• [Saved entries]
------------------------------------------------

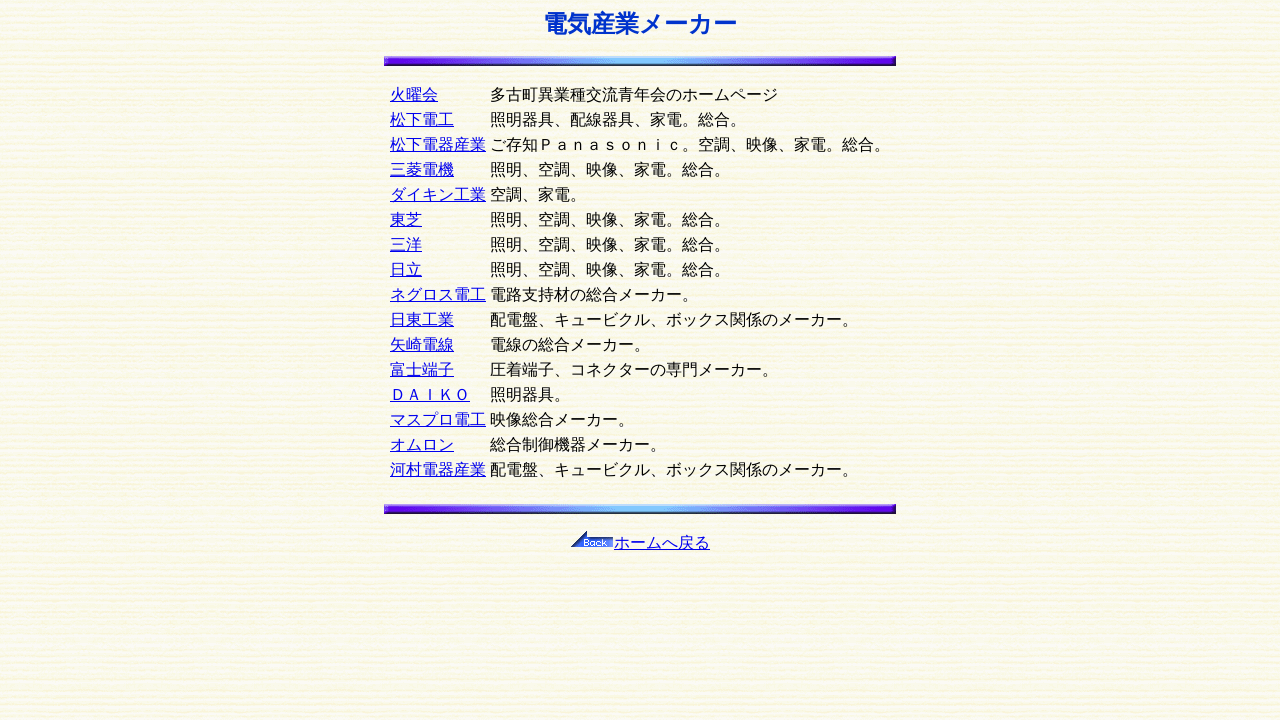

--- FILE ---
content_type: text/html
request_url: http://www.kayoukai.com/kaiin/fujita/rink.htm
body_size: 1030
content:
<!DOCTYPE HTML PUBLIC "-//W3C//DTD HTML 4.0 Transitional//EN">
<HTML>
<HEAD>
<META name="GENERATOR" content="IBM HomePage Builder 2001 V5.0.3 for Windows">
<TITLE></TITLE>
</HEAD>
<BODY background="img/pet_bg.gif">
<P align="center"><FONT size="+2"><B><FONT color="#0033CC">�d�C�Y�ƃ��[�J�[</FONT></B></FONT></P>
<P align="center"><IMG src="img/beau_l2.gif" width="512" height="10" border="0"></P>
<CENTER>
<TABLE>
  <TBODY>
    <TR>
      <TD><A href="http://www.kayoukai.com/" target="_top">�Ηj��</A></TD>
      <TD>���Ò��ًƎ�𗬐N��̃z�[���y�[�W</TD>
    </TR>
    <TR>
      <TD><A target="_blank" href="http://www.mew.co.jp/">�����d�H</A></TD>
      <TD>�Ɩ����A�z�����A�Ɠd�B�����B</TD>
    </TR>
    <TR>
      <TD><A target="_blank" href="http://www.panasonic.co.jp/">�����d��Y��</A></TD>
      <TD>�����m�o�����������������B�󒲁A�f���A�Ɠd�B�����B</TD>
    </TR>
    <TR>
      <TD><A target="_blank" href="http://www.melco.co.jp/index_j.html">�O�H�d�@</A></TD>
      <TD>�Ɩ��A�󒲁A�f���A�Ɠd�B�����B</TD>
    </TR>
    <TR>
      <TD><FONT color="#0033CC"><A href="http://www.daikin.co.jp/" target="_top">�_�C�L���H��</A></FONT></TD>
      <TD>�󒲁A�Ɠd�B</TD>
    </TR>
    <TR>
      <TD><A target="_blank" href="http://www.toshiba.co.jp/">����</A></TD>
      <TD>�Ɩ��A�󒲁A�f���A�Ɠd�B�����B</TD>
    </TR>
    <TR>
      <TD><A target="_blank" href="http://www.sanyo.co.jp/">�O�m</A></TD>
      <TD>�Ɩ��A�󒲁A�f���A�Ɠd�B�����B</TD>
    </TR>
    <TR>
      <TD><A target="_blank" href="http://www.hitachi.co.jp/index-j.html#menu">����</A></TD>
      <TD>�Ɩ��A�󒲁A�f���A�Ɠd�B�����B</TD>
    </TR>
    <TR>
      <TD><A target="_blank" href="http://www.negurosu.co.jp/">�l�O���X�d�H</A></TD>
      <TD>�d�H�x���ނ̑������[�J�[�B</TD>
    </TR>
    <TR>
      <TD><A target="_blank" href="http://www.nito.co.jp/">�����H��</A></TD>
      <TD>�z�d�ՁA�L���[�r�N���A�{�b�N�X�֌W�̃��[�J�[�B</TD>
    </TR>
    <TR>
      <TD><A target="_blank" href="http://www.yzk.co.jp/YzWire/Home_J.html">���d��</A></TD>
      <TD>�d���̑������[�J�[�B</TD>
    </TR>
    <TR>
      <TD><A target="_blank" href="http://www.fujiterminal.co.jp/">�x�m�[�q</A></TD>
      <TD>�����[�q�A�R�l�N�^�[�̐�僁�[�J�[�B</TD>
    </TR>
    <TR>
      <TD><A target="_blank" href="http://www.lighting-daiko.co.jp/">�c�`�h�j�n</A></TD>
      <TD>�Ɩ����B</TD>
    </TR>
    <TR>
      <TD><A target="_blank" href="http://www.maspro.co.jp/">�}�X�v���d�H</A></TD>
      <TD>�f���������[�J�[�B</TD>
    </TR>
    <TR>
      <TD><A target="_blank" href="http://">�I������</A></TD>
      <TD>��������@�탁�[�J�[�B</TD>
    </TR>
    <TR>
      <TD><A href="http://www.kawamura.co.jp/">�͑��d��Y��</A></TD>
      <TD>�z�d�ՁA�L���[�r�N���A�{�b�N�X�֌W�̃��[�J�[�B</TD>
    </TR>
    <TR>
      <TD></TD>
      <TD></TD>
    </TR>
  </TBODY>
</TABLE>
</CENTER>
<P align="center"><IMG src="img/beau_l2.gif" width="512" height="10" border="0"></P>
<P align="center"><A href="index.htm" target="_top"><IMG src="img/b_ani050.gif" width="44" height="18" border="0">�z�[���֖߂�</A></P>
</BODY>
</HTML>
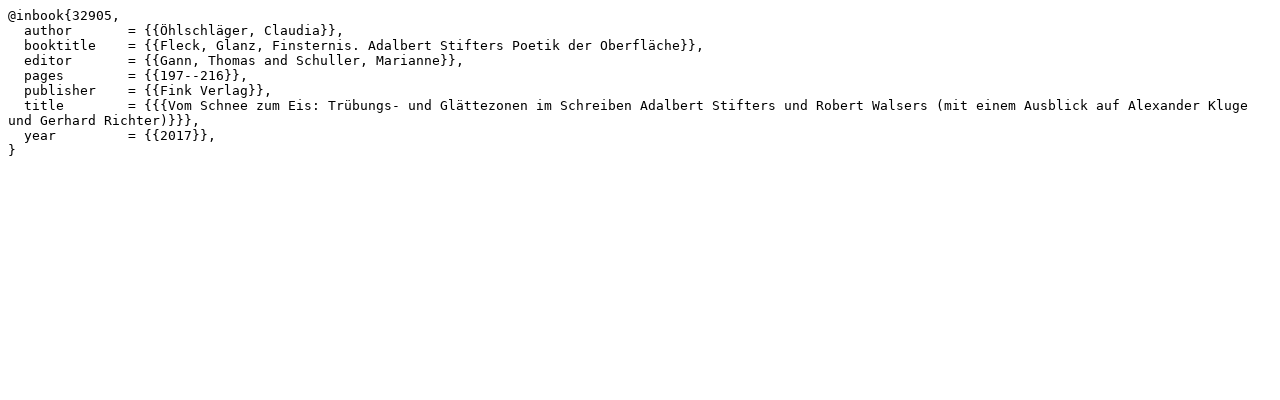

--- FILE ---
content_type: text/x-bibtex;charset=utf-8
request_url: https://ris.uni-paderborn.de/record/32905.bibtex
body_size: 485
content:
@inbook{32905,
  author       = {{Öhlschläger, Claudia}},
  booktitle    = {{Fleck, Glanz, Finsternis. Adalbert Stifters Poetik der Oberfläche}},
  editor       = {{Gann, Thomas and Schuller, Marianne}},
  pages        = {{197--216}},
  publisher    = {{Fink Verlag}},
  title        = {{{Vom Schnee zum Eis: Trübungs- und Glättezonen im Schreiben Adalbert Stifters und Robert Walsers (mit einem Ausblick auf Alexander Kluge und Gerhard Richter)}}},
  year         = {{2017}},
}

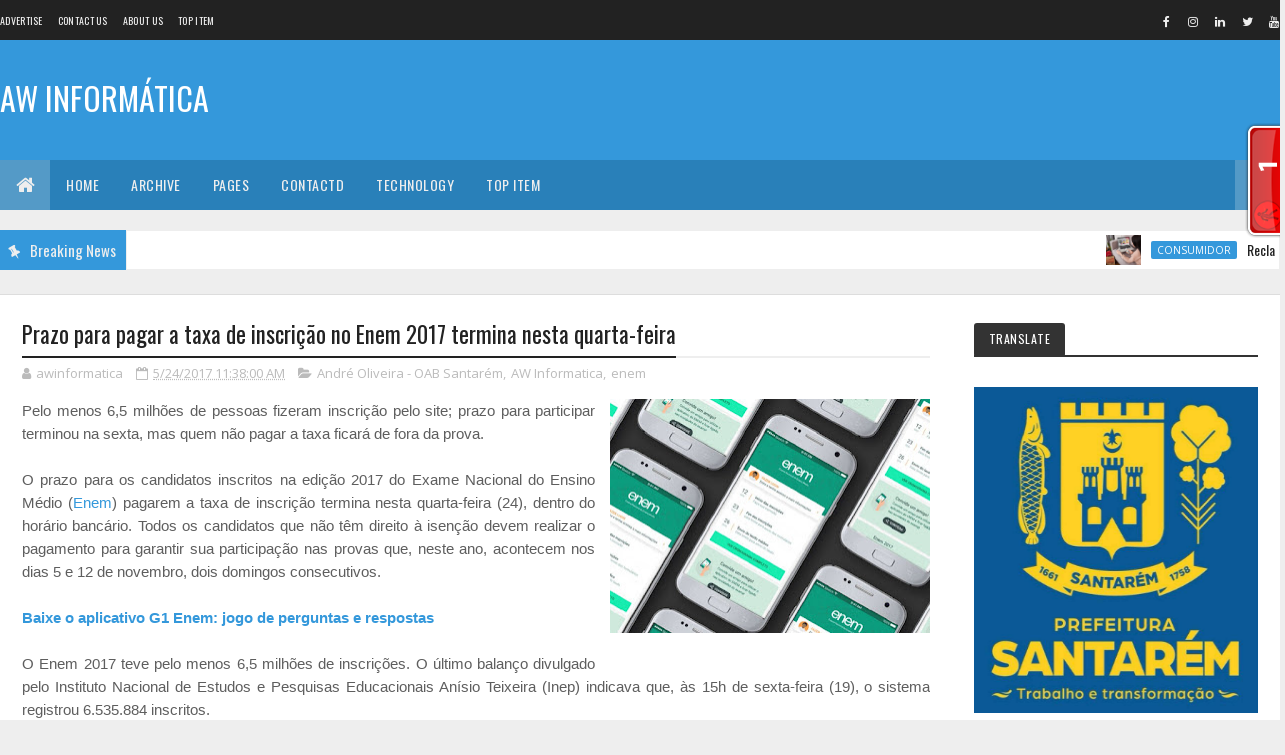

--- FILE ---
content_type: text/html; charset=UTF-8
request_url: http://awinformaticastm.blogspot.com/b/stats?style=BLACK_TRANSPARENT&timeRange=ALL_TIME&token=APq4FmDMoUO9LH_cVvNauIxYV6Cnd5urQRaSGpvL7qJHgkyDvIX7Ag632HOagf_PSgxyeu8YjOMeK9e7tFSkamOlN2iCVwvglw
body_size: 262
content:
{"total":4517227,"sparklineOptions":{"backgroundColor":{"fillOpacity":0.1,"fill":"#000000"},"series":[{"areaOpacity":0.3,"color":"#202020"}]},"sparklineData":[[0,32],[1,36],[2,32],[3,22],[4,41],[5,52],[6,76],[7,100],[8,65],[9,41],[10,45],[11,37],[12,36],[13,35],[14,34],[15,37],[16,47],[17,52],[18,69],[19,65],[20,60],[21,53],[22,45],[23,41],[24,43],[25,50],[26,44],[27,51],[28,55],[29,23]],"nextTickMs":45000}

--- FILE ---
content_type: application/javascript
request_url: https://t.dtscout.com/pv/?_a=v&_h=awinformaticastm.blogspot.com&_ss=1uvklgruab&_pv=1&_ls=0&_u1=1&_u3=1&_cc=us&_pl=d&_cbid=361g&_cb=_dtspv.c
body_size: -284
content:
try{_dtspv.c({"b":"chrome@131"},'361g');}catch(e){}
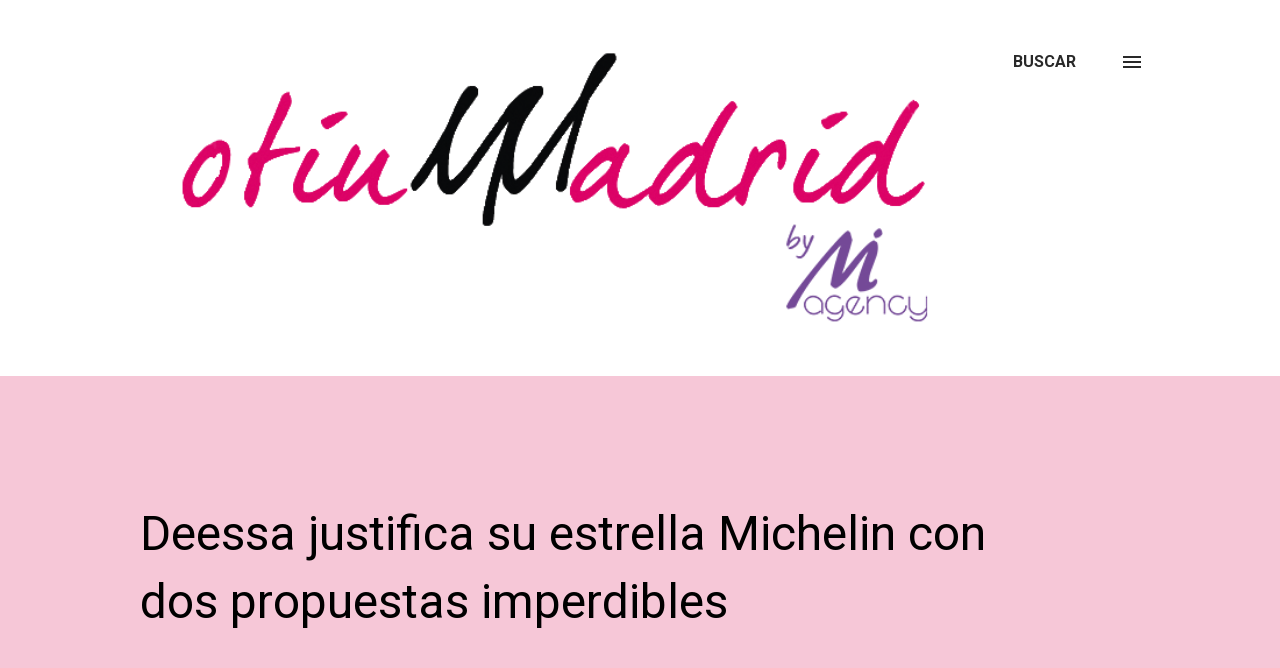

--- FILE ---
content_type: text/html; charset=utf-8
request_url: https://www.google.com/recaptcha/api2/aframe
body_size: 266
content:
<!DOCTYPE HTML><html><head><meta http-equiv="content-type" content="text/html; charset=UTF-8"></head><body><script nonce="pv87HX8rUl3V29dcL53w2A">/** Anti-fraud and anti-abuse applications only. See google.com/recaptcha */ try{var clients={'sodar':'https://pagead2.googlesyndication.com/pagead/sodar?'};window.addEventListener("message",function(a){try{if(a.source===window.parent){var b=JSON.parse(a.data);var c=clients[b['id']];if(c){var d=document.createElement('img');d.src=c+b['params']+'&rc='+(localStorage.getItem("rc::a")?sessionStorage.getItem("rc::b"):"");window.document.body.appendChild(d);sessionStorage.setItem("rc::e",parseInt(sessionStorage.getItem("rc::e")||0)+1);localStorage.setItem("rc::h",'1769201246824');}}}catch(b){}});window.parent.postMessage("_grecaptcha_ready", "*");}catch(b){}</script></body></html>

--- FILE ---
content_type: text/plain
request_url: https://www.google-analytics.com/j/collect?v=1&_v=j102&a=1016689376&t=pageview&_s=1&dl=https%3A%2F%2Fwww.otiummadrid.com%2F2022%2F03%2Fdeessa-ritz-menu-michelin-quique-dacosta-opiniones-pases..html&ul=en-us%40posix&dt=Deessa%20justifica%20su%20estrella%20Michelin%20con%20dos%20propuestas%20imperdibles&sr=1280x720&vp=1280x720&_u=IEBAAEABAAAAACAAI~&jid=526024297&gjid=1262675408&cid=1400124330.1769201246&tid=UA-39047130-1&_gid=530926499.1769201246&_r=1&_slc=1&z=966744181
body_size: -451
content:
2,cG-ES5Z8MNTFC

------------------------------------------------

• [Your objective] For each line of the data that includes the word "blogspot", return a copy of it.

• [Task result]
request_url: http://awinformaticastm.blogspot.com/b/stats?style=BLACK_TRANSPARENT&timeRange=ALL_TIME&token=APq4FmDMoUO9LH_cVvNauIxYV6Cnd5urQRaSGpvL7qJHgkyDvIX7Ag632HOagf_PSgxyeu8YjOMeK9e7tFSkamOlN2iCVwvglw
request_url: https://t.dtscout.com/pv/?_a=v&_h=awinformaticastm.blogspot.com&_ss=1uvklgruab&_pv=1&_ls=0&_u1=1&_u3=1&_cc=us&_pl=d&_cbid=361g&_cb=_dtspv.c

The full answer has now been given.